*Passage shown:*
BEGIN
Many hospitals at the time weren't doing transplants because of the pandemic, Caceres said, and many were overwhelmed with coronavirus patients.
"It's sort of like a gamble," Caceres said.
Finally, UCHealth University of Colorado Hospital took on the challenge and he was flown to Denver in early January. The hospital has more ECMO resources and performs heart, liver, kidney, pancreas and lung transplants, said Dr. Muhammad Aftab, a UCHealth cardiac and thoracic surgeon who cared for Raymond.
The hospital performs more than 50 lung transplants a year, Aftab said.
Raymond was kept sedated for most of his stay at UCHealth, Trinity Raymond said, since he would begin coughing to the point that it would interfere with the ECMO machine.
END
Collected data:
BEGIN
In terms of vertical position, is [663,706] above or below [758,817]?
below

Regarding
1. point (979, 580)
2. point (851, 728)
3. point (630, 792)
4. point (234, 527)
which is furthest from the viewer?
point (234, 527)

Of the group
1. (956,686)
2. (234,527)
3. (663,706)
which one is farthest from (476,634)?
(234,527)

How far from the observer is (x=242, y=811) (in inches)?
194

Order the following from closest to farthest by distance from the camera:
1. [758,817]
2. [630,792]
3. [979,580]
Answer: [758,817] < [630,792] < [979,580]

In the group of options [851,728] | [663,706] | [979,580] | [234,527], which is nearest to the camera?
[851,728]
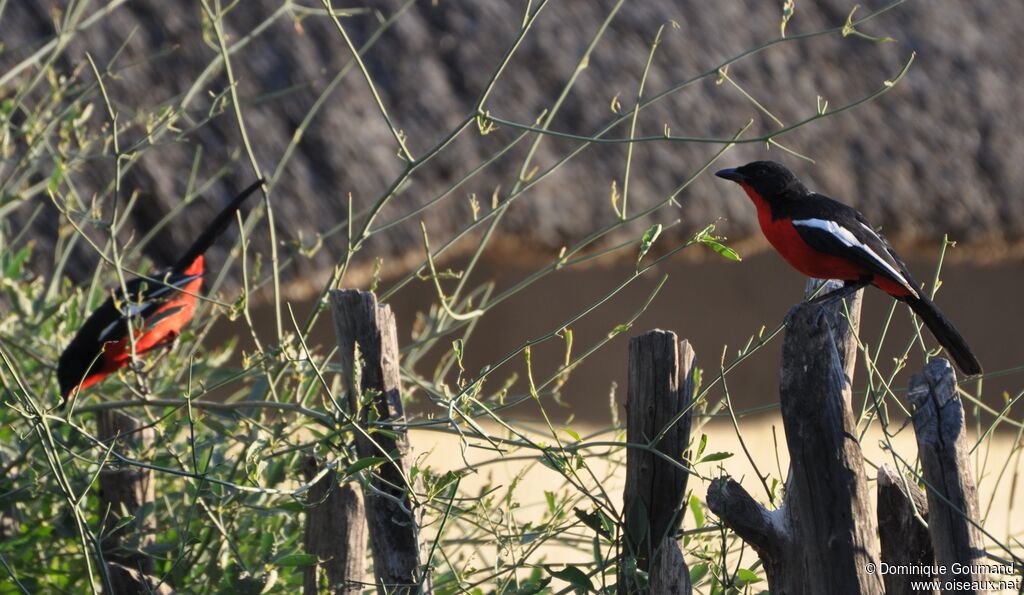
END
*What to work on:*
1/ Name every type of organ transplant that the passage on Raymond's care says UCHealth University of Colorado Hospital performs.
2/ Reproduce the passage on Raymond's care word for word, starting at "Finally, UCHealth University" and continuing down to "year, Aftab said.".
This material has no connection to the passage on Raymond's care.

*Expected outputs:*
1/ Heart, liver, kidney, pancreas and lung.

2/
Finally, UCHealth University of Colorado Hospital took on the challenge and he was flown to Denver in early January. The hospital has more ECMO resources and performs heart, liver, kidney, pancreas and lung transplants, said Dr. Muhammad Aftab, a UCHealth cardiac and thoracic surgeon who cared for Raymond.
The hospital performs more than 50 lung transplants a year, Aftab said.